Bikergirl: Wie ich die Freiheit suchte und das Leben fand. Motorradabenteuer einer jungen Frau – Schicksal, Krankheit, Selbstfindung. Bekannt durch den ... »Affe auf Bike«
Pure Freiheit. Eine Vorstellung, die viele fasziniert und dennoch für die meisten ein unerfüllter Traum bleibt. Ann-Kathrin Bendixen konnte in ihrem letzten Schuljahr an nichts anderes mehr denken. Damals hatte ihr eine heimtückische Krankheit zwei Jahre ihres Lebens geraubt. Eine Zeit, in der sie eingeschränkt war und abhängig von der Hilfe anderer. Noch im Krankenhaus beschloss sie, nach dem Abitur kein Studium zu beginnen, sondern stattdessen ihre alte Suzuki Bandit zu packen und auf Weltreise zu gehen.Bikergirl erzählt von der abenteuerlichen Motorradtour einer 19-Jährigen, die allein und ohne Geld mit ihrem Bike quer durch Europa fährt, neue Länder und Kulturen kennenlernt und dabei allen Gefahren zum Trotz, ihre Freiheit lebt. Ihr einziger Begleiter ist ein Plüschaffe, der ihr in einsamen Momenten Trost spendet.

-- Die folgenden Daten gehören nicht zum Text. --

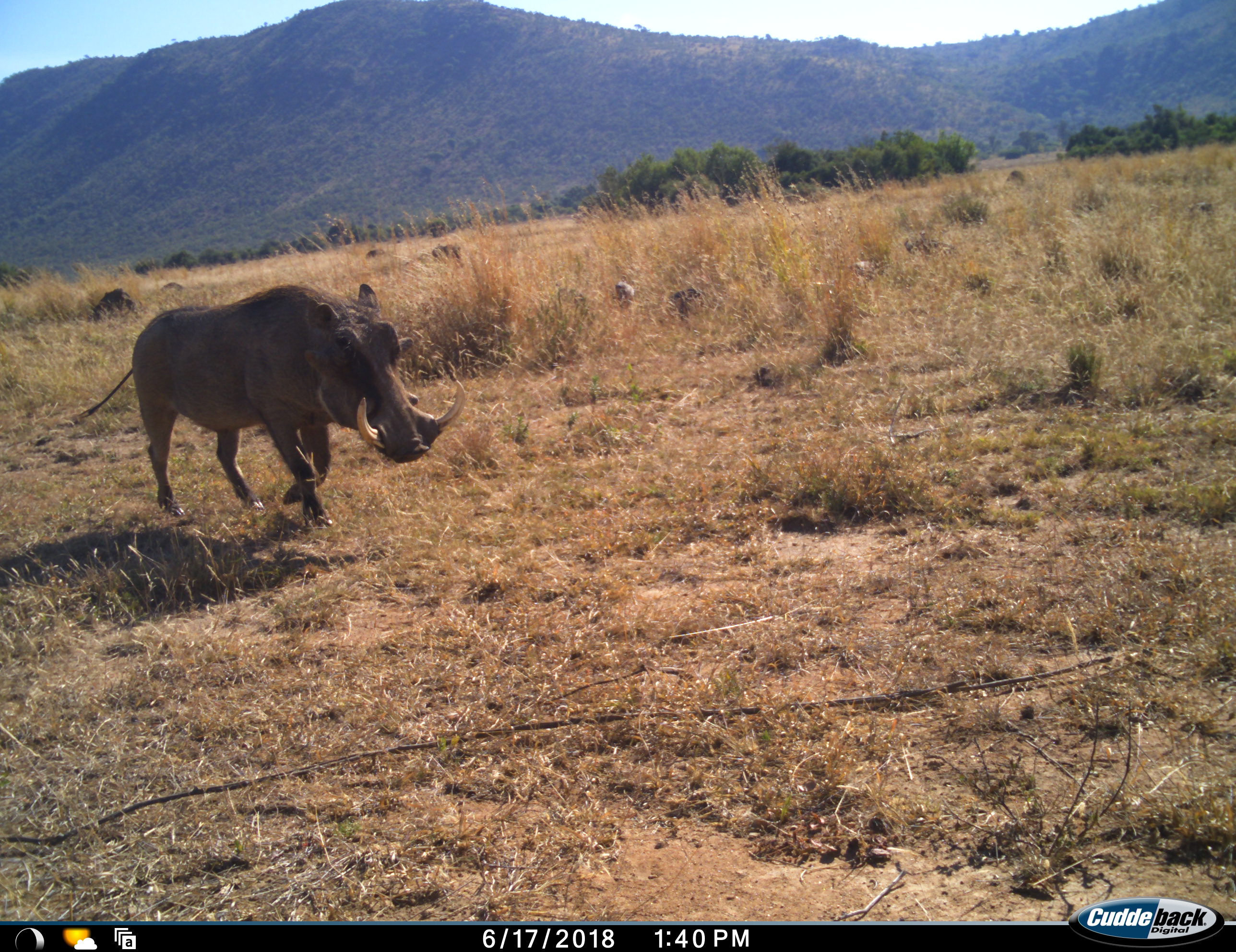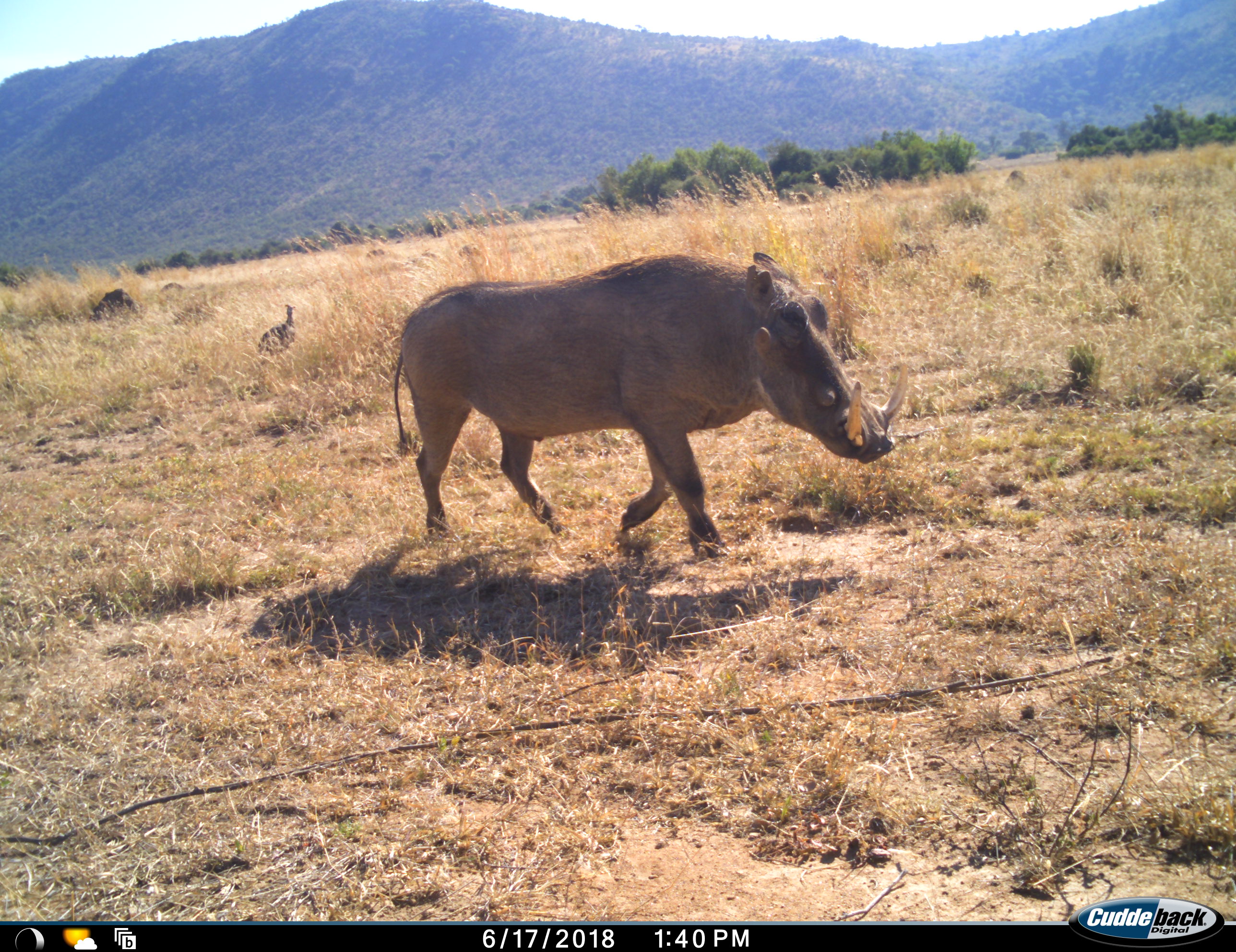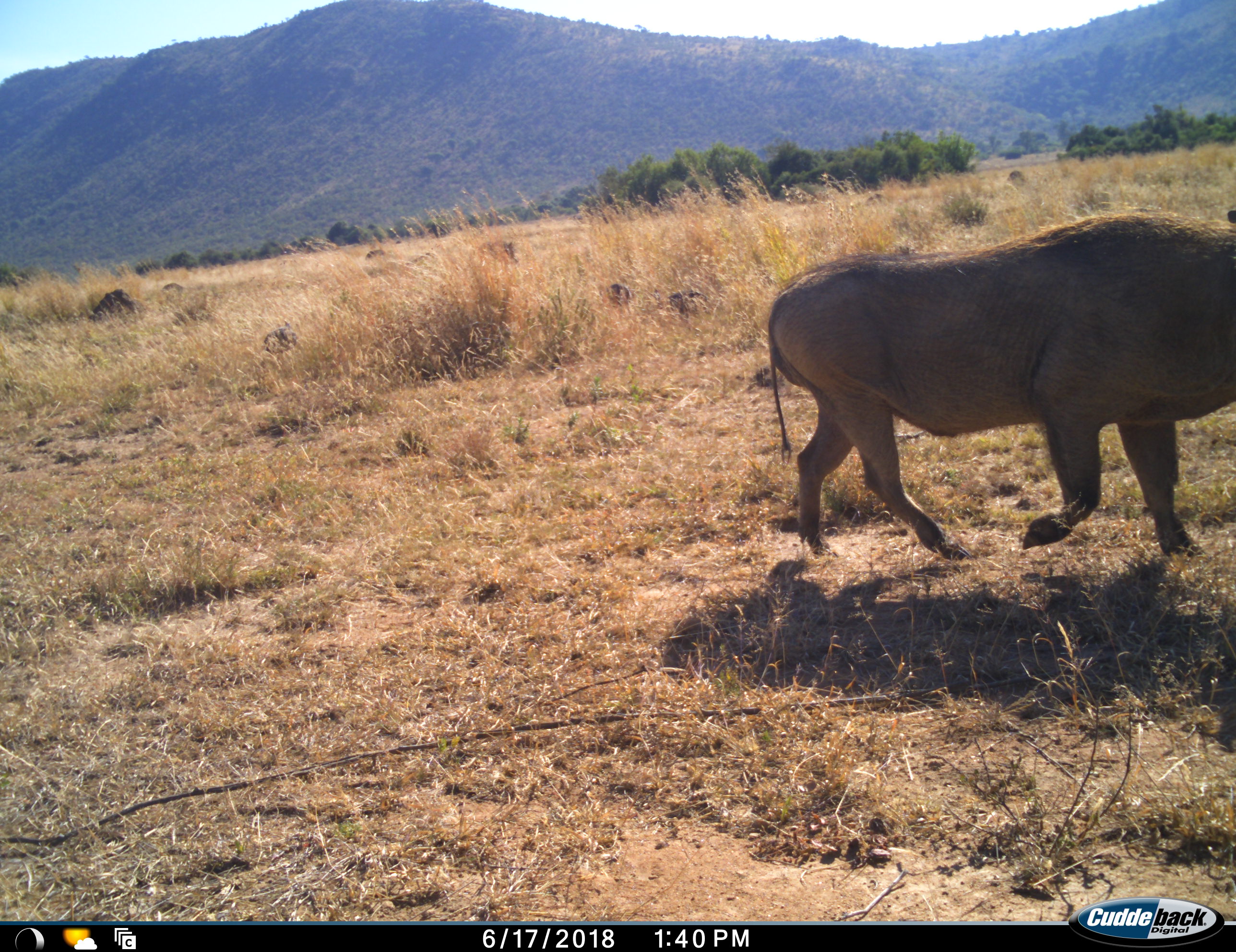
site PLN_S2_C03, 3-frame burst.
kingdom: Animalia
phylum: Chordata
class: Mammalia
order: Artiodactyla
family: Suidae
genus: Phacochoerus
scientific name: Phacochoerus africanus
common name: warthog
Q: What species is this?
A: Warthog (Phacochoerus africanus).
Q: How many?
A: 1.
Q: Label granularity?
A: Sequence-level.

Ich bin durch... sicherlich kein literarisches Highlight aber ich möchte sagen "Erfrischend anders". Aber das reicht leider nicht aus, ca. 15 mal "Ich dachte..." auf einer Seite sind doch etwas zu viel. Und die ganze Zeit "Ich, ich, ich und ich..." ist dann auch zu viel. Da habe ich dann doch schon deutlich besseres in dieser Richtung gelesen. Aber das wird unsere Autorin nicht von ihrem Weg abbringen!
Also der Schreibstil ist echt so eine einzige Katastrophe. Freut euch auf Ausdrücke wie "ich bin mal wieder RIP" oder "ja gelitten ey". Naja, ihre Erlebnisse sind trotzdem interessant und sie ist auch sehr sympathisch. Aber musste mich zwingen es zu Ende zu lesen.